Salienta-se que o movimento altista dos preços do petróleo, iniciado nos anos 2000, tem na perspectiva de esgotamento iminente das reservas petrolíferas (capacidade de produção limitada e estoques em níveis baixos) um de seus principais fatores. Contribuem também para essa dinâmica fatores cíclicos e de curto prazo, com o crescimento da demanda impulsionando a aceleração dos preços. Outros fatores que não devem ser desconsiderados se relacionam às mudanças estruturais na indústria do petróleo e às políticas da Organização dos Países Exportadores de Petróleo (OPEP).

O segundo momento ocorreu entre meados de 2002 e de 2006, quando a balança comercial cresceu sistematicamente, atingindo o maior saldo positivo nesse último ano, enquanto a conta petróleo apresentou déficit em patamar similar ao do período anterior, não demostrando, assim, influenciar diretamente o resultado comercial do país. Essa expansão da balança comercial deve-se ao crescimento econômico global, bem como às exportações, que cresceram aceleradamente, registrando recordes históricos, inclusive em magnitude muito superior ao crescimento das importações. Ademais, destaca-se que esse processo ocorreu a despeito de instabilidades externas, caso do choque adverso sobre as contas externas brasileiras decorrente da crise argentina.

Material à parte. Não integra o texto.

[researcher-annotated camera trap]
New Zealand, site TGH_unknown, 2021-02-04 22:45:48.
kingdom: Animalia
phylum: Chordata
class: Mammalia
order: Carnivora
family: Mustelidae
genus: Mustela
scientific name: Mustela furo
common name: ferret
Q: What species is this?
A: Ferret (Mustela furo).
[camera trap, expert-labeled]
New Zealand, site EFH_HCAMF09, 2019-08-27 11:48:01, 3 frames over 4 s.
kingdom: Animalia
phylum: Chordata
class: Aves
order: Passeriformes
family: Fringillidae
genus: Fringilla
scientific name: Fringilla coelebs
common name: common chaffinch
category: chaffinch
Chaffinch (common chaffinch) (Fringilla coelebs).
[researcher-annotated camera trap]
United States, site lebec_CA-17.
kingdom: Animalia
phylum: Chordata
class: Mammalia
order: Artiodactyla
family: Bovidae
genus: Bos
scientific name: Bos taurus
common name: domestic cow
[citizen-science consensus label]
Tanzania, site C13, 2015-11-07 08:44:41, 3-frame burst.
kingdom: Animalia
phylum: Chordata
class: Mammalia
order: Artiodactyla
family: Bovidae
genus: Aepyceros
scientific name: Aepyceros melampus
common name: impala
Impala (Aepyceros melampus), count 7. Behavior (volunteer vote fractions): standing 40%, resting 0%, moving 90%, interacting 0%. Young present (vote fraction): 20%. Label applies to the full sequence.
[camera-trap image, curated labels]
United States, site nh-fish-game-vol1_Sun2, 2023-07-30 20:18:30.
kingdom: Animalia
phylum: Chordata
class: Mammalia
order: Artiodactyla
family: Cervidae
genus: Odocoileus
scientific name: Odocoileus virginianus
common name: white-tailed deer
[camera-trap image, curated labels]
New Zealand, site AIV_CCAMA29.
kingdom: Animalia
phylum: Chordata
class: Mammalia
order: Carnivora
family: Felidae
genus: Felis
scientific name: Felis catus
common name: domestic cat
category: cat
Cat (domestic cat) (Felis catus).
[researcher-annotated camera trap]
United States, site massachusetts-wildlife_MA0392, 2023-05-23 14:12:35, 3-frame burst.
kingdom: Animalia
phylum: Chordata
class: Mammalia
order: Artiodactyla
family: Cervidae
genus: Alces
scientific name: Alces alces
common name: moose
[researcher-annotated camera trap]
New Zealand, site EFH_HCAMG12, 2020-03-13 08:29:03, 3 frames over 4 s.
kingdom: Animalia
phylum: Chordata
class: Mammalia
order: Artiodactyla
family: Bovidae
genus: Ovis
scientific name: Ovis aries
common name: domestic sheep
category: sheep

Por sua vez, o terceiro momento teve início depois de 2007, quando o saldo comercial brasileiro passou a deteriorar-se anualmente. Todavia, até 2013 o resultado comercial se manteve positivo, diferentemente do ano seguinte, quando, depois de treze anos, a balança comercial apresentou-se novamente deficitária, com saldo negativo da ordem de US$ 4 bilhões. Nesse mesmo período, a conta petróleo mostrou acentuada volatilidade, com déficits comerciais expressivos, caso de 2008, quando superou US$ 7,2, bilhões, e dos anos de 2011 e 2012, quando os resultados negativos ficaram em torno dos US$ 5,5 bilhões; diferentemente dos anos de 2013 e 2014, cujos déficits foram da ordem de US$ 0,3 e US$ 2,1 bilhões, respectivamente.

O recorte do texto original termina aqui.